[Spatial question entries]
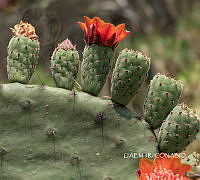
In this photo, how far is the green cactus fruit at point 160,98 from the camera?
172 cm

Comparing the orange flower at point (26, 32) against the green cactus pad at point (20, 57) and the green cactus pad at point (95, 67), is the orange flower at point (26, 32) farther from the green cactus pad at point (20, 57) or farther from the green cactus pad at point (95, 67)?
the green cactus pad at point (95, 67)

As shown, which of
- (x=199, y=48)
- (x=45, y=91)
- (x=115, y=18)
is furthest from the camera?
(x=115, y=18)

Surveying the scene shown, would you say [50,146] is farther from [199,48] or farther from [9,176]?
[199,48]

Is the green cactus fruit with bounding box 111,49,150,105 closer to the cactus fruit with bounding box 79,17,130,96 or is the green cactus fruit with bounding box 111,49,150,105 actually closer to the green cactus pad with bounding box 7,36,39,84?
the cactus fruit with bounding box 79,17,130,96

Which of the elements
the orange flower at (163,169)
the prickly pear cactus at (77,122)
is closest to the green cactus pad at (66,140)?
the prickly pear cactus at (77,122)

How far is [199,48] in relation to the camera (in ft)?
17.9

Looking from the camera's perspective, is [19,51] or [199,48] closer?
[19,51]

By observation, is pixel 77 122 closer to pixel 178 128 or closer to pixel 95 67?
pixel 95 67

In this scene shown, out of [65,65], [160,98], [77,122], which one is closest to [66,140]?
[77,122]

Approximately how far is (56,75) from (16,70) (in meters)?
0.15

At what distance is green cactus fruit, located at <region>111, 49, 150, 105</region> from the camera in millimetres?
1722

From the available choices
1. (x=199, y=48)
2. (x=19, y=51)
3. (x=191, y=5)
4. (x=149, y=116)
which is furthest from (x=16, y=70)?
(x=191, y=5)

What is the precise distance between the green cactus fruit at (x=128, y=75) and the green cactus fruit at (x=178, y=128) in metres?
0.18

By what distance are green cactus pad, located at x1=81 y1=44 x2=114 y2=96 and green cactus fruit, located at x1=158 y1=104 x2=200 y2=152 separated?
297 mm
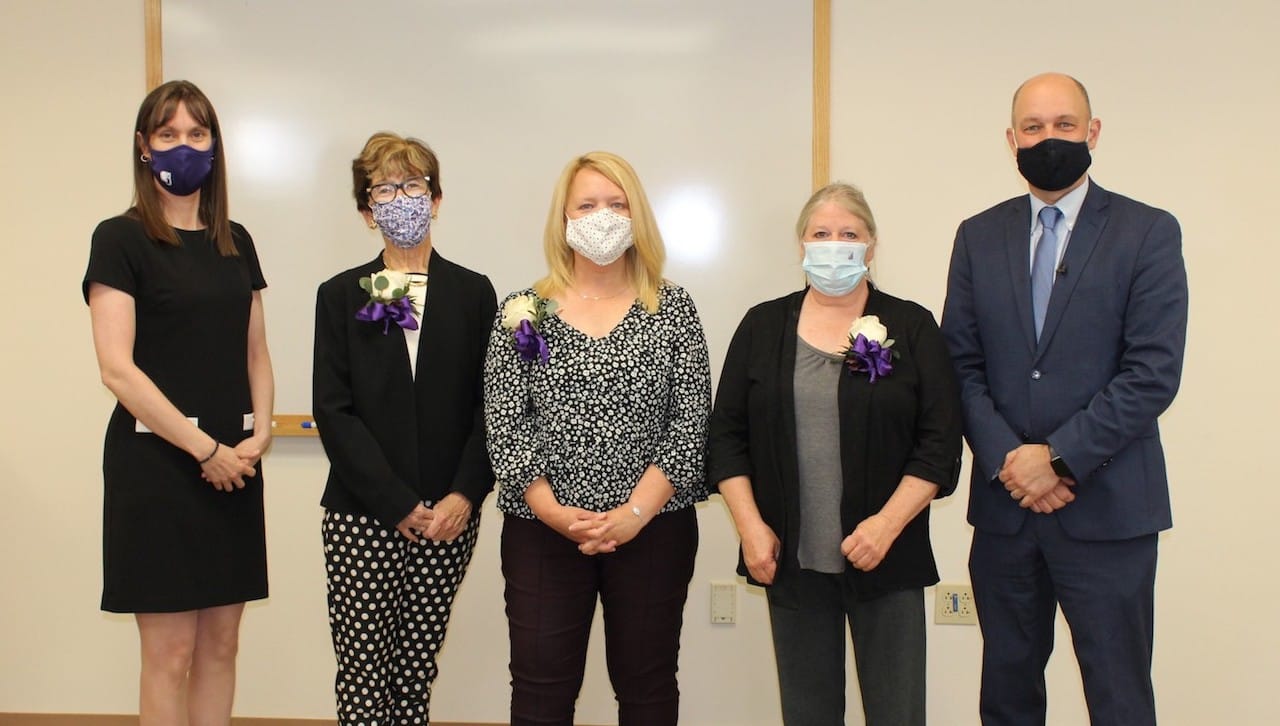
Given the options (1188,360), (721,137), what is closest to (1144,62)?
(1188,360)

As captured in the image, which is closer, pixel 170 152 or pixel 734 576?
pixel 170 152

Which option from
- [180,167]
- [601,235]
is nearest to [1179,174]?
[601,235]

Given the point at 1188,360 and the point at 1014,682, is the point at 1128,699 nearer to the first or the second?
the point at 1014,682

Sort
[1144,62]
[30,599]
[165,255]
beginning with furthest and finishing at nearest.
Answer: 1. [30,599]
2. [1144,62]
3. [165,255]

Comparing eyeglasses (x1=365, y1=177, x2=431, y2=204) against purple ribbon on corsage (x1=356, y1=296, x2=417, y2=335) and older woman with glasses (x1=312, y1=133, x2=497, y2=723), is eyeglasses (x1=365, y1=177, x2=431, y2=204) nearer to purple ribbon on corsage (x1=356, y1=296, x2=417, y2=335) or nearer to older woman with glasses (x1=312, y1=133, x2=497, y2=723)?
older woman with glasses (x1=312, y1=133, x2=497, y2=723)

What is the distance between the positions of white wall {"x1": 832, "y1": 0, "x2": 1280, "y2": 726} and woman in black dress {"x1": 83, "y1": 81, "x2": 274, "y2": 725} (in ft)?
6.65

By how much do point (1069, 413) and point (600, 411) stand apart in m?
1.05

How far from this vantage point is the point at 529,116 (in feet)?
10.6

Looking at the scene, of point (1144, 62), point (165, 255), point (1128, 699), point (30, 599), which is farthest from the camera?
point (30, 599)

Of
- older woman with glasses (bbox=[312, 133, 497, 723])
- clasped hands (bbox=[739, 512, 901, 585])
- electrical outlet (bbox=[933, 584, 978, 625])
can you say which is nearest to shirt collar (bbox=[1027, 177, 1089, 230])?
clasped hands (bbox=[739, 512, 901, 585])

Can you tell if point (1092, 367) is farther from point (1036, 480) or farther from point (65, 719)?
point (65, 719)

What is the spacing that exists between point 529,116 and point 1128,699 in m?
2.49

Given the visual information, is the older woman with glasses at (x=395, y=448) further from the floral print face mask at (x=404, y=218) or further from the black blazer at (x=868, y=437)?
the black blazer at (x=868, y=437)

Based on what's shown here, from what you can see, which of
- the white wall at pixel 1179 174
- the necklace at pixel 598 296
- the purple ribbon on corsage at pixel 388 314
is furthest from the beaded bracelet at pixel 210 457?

> _Work instructions_
Revise the material by changing "Surveying the scene shown" to "Looking at the scene" and keeping everything else the same. Leave the pictures out of your answer.

> _Answer to this task_
In this photo, how far is the green cactus fruit at point 160,98 from the camera?
172 cm

Comparing the orange flower at point (26, 32) against the green cactus pad at point (20, 57) and the green cactus pad at point (95, 67), is the orange flower at point (26, 32) farther from the green cactus pad at point (20, 57) or farther from the green cactus pad at point (95, 67)?
the green cactus pad at point (95, 67)

As shown, which of
- (x=199, y=48)
- (x=45, y=91)
- (x=115, y=18)
is furthest from the camera?
(x=115, y=18)

Looking at the scene, would you say [50,146] is farther from [199,48] or farther from [9,176]?
[199,48]

Is the green cactus fruit with bounding box 111,49,150,105 closer to the cactus fruit with bounding box 79,17,130,96 or is the green cactus fruit with bounding box 111,49,150,105 actually closer to the green cactus pad with bounding box 7,36,39,84?
the cactus fruit with bounding box 79,17,130,96

Which of the elements
the orange flower at (163,169)
the prickly pear cactus at (77,122)
is closest to the green cactus pad at (66,140)?
the prickly pear cactus at (77,122)

How far is [199,48] in relation to the camera (in ft)?
17.9

Looking from the camera's perspective, is [19,51] or [199,48] closer?
[19,51]

By observation, is pixel 77 122 closer to pixel 178 128 or closer to pixel 95 67?
pixel 95 67

In this scene shown, out of [65,65], [160,98], [77,122], which one is closest to [66,140]?
[77,122]

Approximately how far is (56,75) from (16,70) (in meters)?
0.15

At what distance is green cactus fruit, located at <region>111, 49, 150, 105</region> from the camera in millimetres?
1722

From the available choices
1. (x=199, y=48)
2. (x=19, y=51)
3. (x=191, y=5)
4. (x=149, y=116)
which is furthest from (x=16, y=70)?
(x=191, y=5)

What is the precise distance between the green cactus fruit at (x=128, y=75) and the green cactus fruit at (x=178, y=128) in metres?
0.18

By what distance are green cactus pad, located at x1=81 y1=44 x2=114 y2=96 and green cactus fruit, located at x1=158 y1=104 x2=200 y2=152 separated?
297 mm
Given the options (1188,360), (721,137), what is closest to (1144,62)?
(1188,360)

As captured in the image, which is closer, pixel 170 152 or pixel 734 576?
pixel 170 152

Which option from
- [180,167]
- [601,235]
is nearest to [1179,174]?
[601,235]

Given the point at 1188,360 and the point at 1014,682, is the point at 1128,699 nearer to the first or the second?
the point at 1014,682

Sort
[1144,62]
[30,599]
[165,255]
beginning with furthest and finishing at nearest.
Answer: 1. [30,599]
2. [1144,62]
3. [165,255]

Comparing eyeglasses (x1=365, y1=177, x2=431, y2=204) against purple ribbon on corsage (x1=356, y1=296, x2=417, y2=335) and older woman with glasses (x1=312, y1=133, x2=497, y2=723), is eyeglasses (x1=365, y1=177, x2=431, y2=204) nearer to purple ribbon on corsage (x1=356, y1=296, x2=417, y2=335) or nearer to older woman with glasses (x1=312, y1=133, x2=497, y2=723)?
older woman with glasses (x1=312, y1=133, x2=497, y2=723)

What is the distance between the positions of white wall {"x1": 832, "y1": 0, "x2": 1280, "y2": 726} and woman in black dress {"x1": 83, "y1": 81, "x2": 274, "y2": 725} (in ft)?
6.65

By how much do point (1069, 413) and point (600, 411) stand apart in m?
1.05

How far from this vantage point is the point at 529,116 (in feet)?
10.6

Looking at the scene, of point (1144, 62), point (165, 255), point (1128, 699), point (30, 599), which is farthest from the camera?
point (30, 599)

Of
- older woman with glasses (bbox=[312, 133, 497, 723])
- clasped hands (bbox=[739, 512, 901, 585])
- electrical outlet (bbox=[933, 584, 978, 625])
can you say which is nearest to shirt collar (bbox=[1027, 177, 1089, 230])?
clasped hands (bbox=[739, 512, 901, 585])

Can you tell if point (1092, 367) is farther from point (1036, 480) or farther from point (65, 719)?
point (65, 719)

What is the spacing that exists between point 529,116 and point 1128,699 in m?
2.49

Given the visual information, is the older woman with glasses at (x=395, y=448) further from the floral print face mask at (x=404, y=218) or further from the black blazer at (x=868, y=437)?
the black blazer at (x=868, y=437)

Based on what's shown here, from what you can see, which of
- the white wall at pixel 1179 174
- the necklace at pixel 598 296
- the purple ribbon on corsage at pixel 388 314
is furthest from the beaded bracelet at pixel 210 457?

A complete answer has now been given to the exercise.